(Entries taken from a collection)
▬▬▬▬▬▬

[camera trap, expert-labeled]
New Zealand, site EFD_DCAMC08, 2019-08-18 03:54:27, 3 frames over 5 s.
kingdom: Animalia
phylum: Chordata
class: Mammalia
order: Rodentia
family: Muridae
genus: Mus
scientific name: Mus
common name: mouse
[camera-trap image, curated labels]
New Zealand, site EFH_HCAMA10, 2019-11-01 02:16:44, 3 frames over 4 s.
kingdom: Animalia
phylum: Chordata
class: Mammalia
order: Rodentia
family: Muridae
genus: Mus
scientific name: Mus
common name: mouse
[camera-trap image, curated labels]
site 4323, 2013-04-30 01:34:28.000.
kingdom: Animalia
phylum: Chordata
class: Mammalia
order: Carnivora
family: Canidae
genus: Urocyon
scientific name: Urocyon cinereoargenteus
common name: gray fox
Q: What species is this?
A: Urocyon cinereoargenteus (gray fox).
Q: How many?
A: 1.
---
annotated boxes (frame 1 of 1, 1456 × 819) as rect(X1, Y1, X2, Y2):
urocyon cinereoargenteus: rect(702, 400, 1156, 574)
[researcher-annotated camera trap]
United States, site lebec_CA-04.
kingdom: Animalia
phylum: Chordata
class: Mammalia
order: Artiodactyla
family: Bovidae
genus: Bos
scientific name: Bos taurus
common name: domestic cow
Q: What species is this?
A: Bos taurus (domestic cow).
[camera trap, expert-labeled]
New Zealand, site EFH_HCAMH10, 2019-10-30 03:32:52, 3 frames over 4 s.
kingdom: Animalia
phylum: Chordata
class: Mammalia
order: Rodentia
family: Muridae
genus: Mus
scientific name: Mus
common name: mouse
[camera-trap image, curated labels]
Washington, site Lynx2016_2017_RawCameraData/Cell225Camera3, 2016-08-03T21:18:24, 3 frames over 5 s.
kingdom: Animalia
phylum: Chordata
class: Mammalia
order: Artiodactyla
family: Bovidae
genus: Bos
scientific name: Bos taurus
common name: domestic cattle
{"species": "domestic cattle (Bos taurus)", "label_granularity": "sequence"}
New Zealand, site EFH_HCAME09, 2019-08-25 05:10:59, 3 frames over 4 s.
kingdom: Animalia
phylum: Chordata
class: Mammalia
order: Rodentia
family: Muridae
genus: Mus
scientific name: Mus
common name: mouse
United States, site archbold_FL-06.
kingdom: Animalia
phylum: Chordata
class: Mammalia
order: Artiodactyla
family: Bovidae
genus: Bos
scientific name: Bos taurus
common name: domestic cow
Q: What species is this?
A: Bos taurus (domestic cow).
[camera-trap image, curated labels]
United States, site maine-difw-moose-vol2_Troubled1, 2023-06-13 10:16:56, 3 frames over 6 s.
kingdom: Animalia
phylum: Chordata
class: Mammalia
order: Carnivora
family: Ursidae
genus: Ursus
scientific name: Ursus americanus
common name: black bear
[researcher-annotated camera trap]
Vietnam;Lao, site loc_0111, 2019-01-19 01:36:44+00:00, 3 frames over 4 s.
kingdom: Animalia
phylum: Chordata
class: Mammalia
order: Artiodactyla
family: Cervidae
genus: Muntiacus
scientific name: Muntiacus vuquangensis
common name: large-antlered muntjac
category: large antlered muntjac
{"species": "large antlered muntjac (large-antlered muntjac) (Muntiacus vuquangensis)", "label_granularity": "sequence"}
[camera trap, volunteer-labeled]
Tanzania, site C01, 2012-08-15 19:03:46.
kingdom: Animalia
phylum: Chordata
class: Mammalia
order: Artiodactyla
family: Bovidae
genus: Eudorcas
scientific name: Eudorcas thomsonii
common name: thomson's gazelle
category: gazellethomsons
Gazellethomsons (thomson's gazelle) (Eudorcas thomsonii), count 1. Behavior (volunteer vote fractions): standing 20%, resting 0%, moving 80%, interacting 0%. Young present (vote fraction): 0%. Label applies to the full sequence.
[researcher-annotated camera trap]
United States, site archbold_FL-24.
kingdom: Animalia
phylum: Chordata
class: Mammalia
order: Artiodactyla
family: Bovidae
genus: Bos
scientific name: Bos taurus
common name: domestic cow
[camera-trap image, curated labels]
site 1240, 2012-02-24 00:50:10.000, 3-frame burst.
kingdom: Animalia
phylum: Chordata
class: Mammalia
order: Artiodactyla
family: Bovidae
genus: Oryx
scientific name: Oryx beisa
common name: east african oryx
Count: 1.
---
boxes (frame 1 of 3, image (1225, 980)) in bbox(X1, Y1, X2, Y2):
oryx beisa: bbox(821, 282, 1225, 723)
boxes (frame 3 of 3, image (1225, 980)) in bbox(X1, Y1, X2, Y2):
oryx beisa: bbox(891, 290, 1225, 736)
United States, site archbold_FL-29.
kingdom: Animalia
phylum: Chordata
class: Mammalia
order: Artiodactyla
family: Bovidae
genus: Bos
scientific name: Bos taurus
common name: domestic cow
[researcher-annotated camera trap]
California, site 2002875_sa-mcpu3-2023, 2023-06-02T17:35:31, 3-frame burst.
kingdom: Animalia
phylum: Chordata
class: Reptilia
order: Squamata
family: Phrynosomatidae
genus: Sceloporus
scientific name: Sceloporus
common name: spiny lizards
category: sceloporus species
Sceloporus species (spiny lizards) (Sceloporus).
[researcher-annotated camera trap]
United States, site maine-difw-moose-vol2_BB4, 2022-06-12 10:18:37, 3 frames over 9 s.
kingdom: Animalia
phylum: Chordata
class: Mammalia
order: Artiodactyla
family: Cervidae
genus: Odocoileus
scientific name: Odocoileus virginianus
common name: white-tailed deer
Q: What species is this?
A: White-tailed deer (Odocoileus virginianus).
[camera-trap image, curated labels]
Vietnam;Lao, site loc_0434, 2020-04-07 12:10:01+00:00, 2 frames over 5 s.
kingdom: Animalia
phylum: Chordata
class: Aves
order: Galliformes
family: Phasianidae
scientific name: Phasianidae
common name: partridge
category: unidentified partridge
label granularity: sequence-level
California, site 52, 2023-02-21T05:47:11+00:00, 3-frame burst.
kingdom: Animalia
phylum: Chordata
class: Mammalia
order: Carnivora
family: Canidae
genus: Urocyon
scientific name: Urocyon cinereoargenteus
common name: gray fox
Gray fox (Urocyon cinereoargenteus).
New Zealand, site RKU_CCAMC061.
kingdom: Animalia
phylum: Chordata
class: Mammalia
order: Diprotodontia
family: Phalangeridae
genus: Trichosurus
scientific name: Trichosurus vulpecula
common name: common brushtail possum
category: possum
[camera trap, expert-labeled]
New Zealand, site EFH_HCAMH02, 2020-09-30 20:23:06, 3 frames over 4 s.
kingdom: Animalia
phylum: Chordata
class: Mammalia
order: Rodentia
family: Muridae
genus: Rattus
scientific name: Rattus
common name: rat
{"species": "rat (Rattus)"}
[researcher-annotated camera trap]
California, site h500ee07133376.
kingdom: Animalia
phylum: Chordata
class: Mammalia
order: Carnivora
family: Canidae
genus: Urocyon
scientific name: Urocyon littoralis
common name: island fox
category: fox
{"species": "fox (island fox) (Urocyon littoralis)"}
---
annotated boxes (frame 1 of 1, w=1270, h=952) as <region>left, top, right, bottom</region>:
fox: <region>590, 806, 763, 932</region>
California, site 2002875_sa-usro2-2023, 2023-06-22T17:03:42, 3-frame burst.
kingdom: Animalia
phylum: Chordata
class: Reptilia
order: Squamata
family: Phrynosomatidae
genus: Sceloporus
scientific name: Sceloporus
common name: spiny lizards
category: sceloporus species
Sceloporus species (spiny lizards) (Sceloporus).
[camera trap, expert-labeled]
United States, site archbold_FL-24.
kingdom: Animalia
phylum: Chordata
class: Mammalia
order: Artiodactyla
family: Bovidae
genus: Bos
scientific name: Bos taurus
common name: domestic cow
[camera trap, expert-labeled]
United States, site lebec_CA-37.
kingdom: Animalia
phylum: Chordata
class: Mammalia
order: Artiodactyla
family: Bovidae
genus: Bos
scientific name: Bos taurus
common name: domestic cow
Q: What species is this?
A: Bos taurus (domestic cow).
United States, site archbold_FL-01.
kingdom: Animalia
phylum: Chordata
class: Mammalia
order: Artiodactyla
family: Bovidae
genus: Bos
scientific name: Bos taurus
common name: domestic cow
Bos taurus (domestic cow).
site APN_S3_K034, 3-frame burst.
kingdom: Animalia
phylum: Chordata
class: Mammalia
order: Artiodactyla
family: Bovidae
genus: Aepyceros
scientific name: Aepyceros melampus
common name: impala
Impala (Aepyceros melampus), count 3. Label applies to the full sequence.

▬▬▬▬▬▬

What to do: Lines containing the string "Vietnam" are the ones to copy from the entries above.

Written answer:
Vietnam;Lao, site loc_0111, 2019-01-19 01:36:44+00:00, 3 frames over 4 s.
Vietnam;Lao, site loc_0434, 2020-04-07 12:10:01+00:00, 2 frames over 5 s.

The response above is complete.